Anche i flussi di cassa diventano critici: il 33% delle imprese segnala un peggioramento nei tempi di pagamento da parte dei clienti, un aumento del 25% rispetto nel 2024. In altre parole, si incassa meno e più tardi, facendo rallentare l’intera filiera economica. L’occupazione resta, per il momento, l’unico indicatore relativamente stabile: il numero degli occupati non mostra ancora segnali di calo, ma questo equilibrio appare precario, dovuto dalla stagnazione dei ricavi e dal rallentamento degli investimenti.
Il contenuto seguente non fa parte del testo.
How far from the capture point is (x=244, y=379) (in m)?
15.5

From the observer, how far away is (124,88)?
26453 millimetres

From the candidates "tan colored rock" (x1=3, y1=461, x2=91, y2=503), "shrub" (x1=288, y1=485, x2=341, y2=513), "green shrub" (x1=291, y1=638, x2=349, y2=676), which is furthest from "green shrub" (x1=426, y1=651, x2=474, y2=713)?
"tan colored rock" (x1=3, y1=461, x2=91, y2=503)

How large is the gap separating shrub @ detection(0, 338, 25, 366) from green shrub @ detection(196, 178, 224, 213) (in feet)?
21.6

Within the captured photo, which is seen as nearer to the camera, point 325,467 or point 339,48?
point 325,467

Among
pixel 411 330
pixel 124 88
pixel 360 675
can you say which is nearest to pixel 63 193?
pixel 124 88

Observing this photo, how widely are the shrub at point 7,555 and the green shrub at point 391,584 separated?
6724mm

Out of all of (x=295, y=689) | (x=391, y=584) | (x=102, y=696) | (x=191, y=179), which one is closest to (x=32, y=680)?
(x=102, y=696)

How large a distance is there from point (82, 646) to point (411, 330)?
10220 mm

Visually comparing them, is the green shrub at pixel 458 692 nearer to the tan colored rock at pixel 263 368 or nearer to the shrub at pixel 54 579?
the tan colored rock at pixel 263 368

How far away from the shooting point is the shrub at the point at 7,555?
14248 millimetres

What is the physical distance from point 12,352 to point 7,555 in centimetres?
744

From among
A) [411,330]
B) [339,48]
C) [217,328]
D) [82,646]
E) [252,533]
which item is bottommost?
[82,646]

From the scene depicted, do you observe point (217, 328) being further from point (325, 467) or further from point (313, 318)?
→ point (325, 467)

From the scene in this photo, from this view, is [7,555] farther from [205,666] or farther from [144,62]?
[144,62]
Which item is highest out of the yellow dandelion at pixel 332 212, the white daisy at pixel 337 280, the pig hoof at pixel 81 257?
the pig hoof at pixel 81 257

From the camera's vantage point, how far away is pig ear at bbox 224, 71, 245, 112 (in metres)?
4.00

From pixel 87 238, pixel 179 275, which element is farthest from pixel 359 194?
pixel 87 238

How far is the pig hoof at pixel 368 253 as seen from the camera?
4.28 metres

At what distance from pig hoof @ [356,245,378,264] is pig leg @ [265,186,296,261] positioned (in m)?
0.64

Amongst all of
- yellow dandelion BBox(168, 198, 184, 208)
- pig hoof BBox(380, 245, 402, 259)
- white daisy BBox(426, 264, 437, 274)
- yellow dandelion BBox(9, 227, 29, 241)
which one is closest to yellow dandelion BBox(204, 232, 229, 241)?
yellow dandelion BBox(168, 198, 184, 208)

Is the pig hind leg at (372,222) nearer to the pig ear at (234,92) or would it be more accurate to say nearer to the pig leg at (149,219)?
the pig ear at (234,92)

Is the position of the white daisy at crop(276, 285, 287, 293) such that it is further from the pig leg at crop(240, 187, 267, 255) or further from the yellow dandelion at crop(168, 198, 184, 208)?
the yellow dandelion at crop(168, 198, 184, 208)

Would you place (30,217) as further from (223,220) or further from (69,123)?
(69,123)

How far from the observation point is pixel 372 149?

Conclusioni: resistenza e vulnerabilità delle imprese italiane

Il 2025 si sta configurando come un anno sempre più complesso, segnato da profonde trasformazioni nei rapporti economici internazionali e da una crescente pressione sulle imprese italiane. In questo contesto, il ritorno del protezionismo e le tensioni geopolitiche non rappresentano più solo variabili esterne e temporanee, ma elementi strutturali che incidono direttamente sulla capacità delle imprese di pianificare, investire e competere su scala globale.

I dazi annunciati da Donald Trump rappresentano una sfida per l’economia italiana, rischiando di compromettere la competitività del Made in Italy in un mercato strategico come quello statunitense, colpendo in modo trasversale alcuni dei settori ad alta vocazione export. L’incremento dei costi per l’accesso al mercato americano rischia di produrre effetti a catena: contrazione della domanda, riduzione dei margini, perdita di posizionamento competitivo e impatto occupazionale nelle filiere più esposte.

L’Italia dovrà dunque adattarsi a un contesto globale più incerto e rafforzare la resilienza del proprio sistema produttivo. Affrontare queste sfide richiederà una visione strategica condivisa tra imprese, istituzioni e sistema finanziario, per evitare che la fragilità di oggi diventi stagnazione domani.